(Image-based spatial reasoning data)
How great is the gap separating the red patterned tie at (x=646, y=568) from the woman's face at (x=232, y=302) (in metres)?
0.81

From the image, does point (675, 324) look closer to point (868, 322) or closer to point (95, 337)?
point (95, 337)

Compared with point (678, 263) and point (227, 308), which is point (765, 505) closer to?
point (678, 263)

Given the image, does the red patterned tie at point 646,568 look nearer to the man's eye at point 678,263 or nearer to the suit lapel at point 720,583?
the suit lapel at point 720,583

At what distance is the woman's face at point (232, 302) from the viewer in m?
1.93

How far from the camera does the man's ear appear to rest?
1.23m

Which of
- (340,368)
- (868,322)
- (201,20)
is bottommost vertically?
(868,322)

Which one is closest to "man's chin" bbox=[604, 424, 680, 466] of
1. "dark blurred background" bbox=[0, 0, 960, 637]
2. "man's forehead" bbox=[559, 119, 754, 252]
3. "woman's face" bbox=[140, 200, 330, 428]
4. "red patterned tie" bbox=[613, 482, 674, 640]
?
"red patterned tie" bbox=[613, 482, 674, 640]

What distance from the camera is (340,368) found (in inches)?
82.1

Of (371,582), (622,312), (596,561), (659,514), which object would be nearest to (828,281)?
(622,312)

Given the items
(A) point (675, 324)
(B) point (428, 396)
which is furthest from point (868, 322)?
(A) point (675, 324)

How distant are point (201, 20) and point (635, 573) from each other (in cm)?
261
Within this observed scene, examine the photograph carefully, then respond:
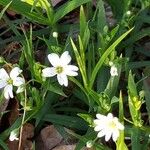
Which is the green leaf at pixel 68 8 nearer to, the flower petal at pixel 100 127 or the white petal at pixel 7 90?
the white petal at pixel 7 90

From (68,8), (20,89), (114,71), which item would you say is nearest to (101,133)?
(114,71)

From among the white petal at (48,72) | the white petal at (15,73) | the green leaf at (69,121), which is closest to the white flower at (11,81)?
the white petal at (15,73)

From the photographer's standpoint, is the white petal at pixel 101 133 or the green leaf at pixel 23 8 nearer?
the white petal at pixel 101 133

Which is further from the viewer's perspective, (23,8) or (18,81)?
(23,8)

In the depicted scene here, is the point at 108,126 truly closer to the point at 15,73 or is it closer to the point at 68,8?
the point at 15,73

**WORK INSTRUCTIONS**
Rewrite the lines from the one containing "From the photographer's" through the end of the data, inclusive, as a Markdown table with the columns "No." and "Line". Leave out blank lines.

**SOLUTION TO THE EXERCISE**
| No. | Line |
|---|---|
| 1 | From the photographer's standpoint, is the white petal at pixel 101 133 or the green leaf at pixel 23 8 nearer? |
| 2 | the white petal at pixel 101 133 |
| 3 | Which is further from the viewer's perspective, (23,8) or (18,81)? |
| 4 | (23,8) |
| 5 | In the depicted scene here, is the point at 108,126 truly closer to the point at 15,73 or is it closer to the point at 68,8? |
| 6 | the point at 15,73 |